OBJECTIVE. In the records below, find the line containing "Is the cardboard"; give it again exactly, along with every line that follows, and nothing else.

[Entries on spatial positioning]
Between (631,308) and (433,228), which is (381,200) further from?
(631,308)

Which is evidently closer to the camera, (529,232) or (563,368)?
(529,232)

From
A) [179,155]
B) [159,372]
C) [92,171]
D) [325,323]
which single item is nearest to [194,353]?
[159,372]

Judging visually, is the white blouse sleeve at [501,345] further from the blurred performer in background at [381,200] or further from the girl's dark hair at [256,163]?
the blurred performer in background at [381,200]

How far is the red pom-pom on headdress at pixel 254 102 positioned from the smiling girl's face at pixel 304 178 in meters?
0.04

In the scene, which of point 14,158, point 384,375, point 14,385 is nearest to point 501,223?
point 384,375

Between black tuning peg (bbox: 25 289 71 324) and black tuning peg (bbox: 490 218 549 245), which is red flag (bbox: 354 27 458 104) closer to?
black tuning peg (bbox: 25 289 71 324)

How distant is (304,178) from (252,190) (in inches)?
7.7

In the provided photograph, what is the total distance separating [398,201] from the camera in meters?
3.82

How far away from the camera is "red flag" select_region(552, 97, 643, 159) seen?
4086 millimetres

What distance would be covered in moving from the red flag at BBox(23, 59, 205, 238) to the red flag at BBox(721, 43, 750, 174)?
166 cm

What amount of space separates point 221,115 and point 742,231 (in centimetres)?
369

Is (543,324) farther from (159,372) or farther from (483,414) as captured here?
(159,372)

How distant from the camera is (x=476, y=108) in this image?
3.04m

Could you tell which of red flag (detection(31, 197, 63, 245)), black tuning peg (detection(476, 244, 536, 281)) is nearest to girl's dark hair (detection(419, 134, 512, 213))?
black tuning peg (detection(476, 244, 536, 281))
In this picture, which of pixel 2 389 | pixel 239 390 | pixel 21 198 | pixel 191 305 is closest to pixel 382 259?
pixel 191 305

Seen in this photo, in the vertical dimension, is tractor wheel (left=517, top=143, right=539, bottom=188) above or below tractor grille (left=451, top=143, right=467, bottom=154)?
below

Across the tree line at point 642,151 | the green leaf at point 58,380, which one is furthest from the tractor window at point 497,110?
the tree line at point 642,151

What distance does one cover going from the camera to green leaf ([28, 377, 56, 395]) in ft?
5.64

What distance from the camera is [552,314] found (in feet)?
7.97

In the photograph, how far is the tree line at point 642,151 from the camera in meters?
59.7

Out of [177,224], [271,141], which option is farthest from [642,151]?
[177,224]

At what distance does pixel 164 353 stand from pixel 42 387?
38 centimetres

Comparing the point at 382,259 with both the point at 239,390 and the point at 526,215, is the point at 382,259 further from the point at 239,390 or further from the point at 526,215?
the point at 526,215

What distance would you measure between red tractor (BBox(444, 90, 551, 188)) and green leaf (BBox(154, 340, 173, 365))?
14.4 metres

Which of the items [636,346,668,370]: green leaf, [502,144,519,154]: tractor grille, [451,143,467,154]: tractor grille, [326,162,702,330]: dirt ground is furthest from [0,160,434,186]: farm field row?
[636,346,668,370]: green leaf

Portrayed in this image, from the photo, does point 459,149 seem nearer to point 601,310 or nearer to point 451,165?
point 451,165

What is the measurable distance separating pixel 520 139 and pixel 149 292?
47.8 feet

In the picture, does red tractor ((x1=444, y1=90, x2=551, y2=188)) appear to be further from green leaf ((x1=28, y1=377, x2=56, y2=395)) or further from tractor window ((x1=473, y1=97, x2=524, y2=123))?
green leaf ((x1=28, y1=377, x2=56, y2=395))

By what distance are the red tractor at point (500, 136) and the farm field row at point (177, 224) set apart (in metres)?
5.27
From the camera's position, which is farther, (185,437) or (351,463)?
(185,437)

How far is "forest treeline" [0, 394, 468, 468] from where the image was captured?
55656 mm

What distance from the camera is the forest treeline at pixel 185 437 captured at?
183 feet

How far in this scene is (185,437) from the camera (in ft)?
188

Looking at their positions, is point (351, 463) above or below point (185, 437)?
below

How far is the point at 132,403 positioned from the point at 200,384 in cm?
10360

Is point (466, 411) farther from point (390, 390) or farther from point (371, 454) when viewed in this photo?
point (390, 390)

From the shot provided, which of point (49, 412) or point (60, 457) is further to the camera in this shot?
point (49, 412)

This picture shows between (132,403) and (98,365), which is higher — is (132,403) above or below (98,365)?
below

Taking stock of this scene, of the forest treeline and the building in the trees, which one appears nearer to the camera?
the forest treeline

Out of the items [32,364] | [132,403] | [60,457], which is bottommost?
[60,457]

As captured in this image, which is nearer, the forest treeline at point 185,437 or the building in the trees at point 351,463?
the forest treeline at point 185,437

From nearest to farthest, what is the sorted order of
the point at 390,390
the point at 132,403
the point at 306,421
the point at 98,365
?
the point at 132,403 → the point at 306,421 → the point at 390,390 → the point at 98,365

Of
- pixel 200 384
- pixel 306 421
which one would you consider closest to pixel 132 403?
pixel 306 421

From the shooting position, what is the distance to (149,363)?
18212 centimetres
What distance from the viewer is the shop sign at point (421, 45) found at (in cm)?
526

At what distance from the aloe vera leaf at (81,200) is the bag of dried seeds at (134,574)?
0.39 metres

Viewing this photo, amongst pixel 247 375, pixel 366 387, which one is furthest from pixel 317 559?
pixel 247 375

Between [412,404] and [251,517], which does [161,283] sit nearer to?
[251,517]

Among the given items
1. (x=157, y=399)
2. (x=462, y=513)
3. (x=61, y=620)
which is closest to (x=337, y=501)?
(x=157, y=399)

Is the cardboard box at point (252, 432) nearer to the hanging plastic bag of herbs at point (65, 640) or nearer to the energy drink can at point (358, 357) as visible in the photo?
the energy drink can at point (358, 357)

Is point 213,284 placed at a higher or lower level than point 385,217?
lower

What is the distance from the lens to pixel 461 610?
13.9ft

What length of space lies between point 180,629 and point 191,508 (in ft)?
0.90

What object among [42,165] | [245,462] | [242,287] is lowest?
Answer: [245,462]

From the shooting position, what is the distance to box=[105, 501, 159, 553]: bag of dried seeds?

RESPONSE TO THE EXERCISE.
Is the cardboard box at point (252, 432) nearer to the hanging plastic bag of herbs at point (65, 640) or nearer to the energy drink can at point (358, 357) as visible in the photo?
the energy drink can at point (358, 357)

Is point 213,284 placed at a higher or lower level than point 385,217?
lower

What is the distance from the lens to pixel 461 610?
13.9ft

What length of space lies between point 180,629 and point 191,508 (in ft)?
0.90

What object among [42,165] | [245,462] | [242,287] is lowest?
Answer: [245,462]

From the shooting position, what is the distance to box=[105, 501, 159, 553]: bag of dried seeds?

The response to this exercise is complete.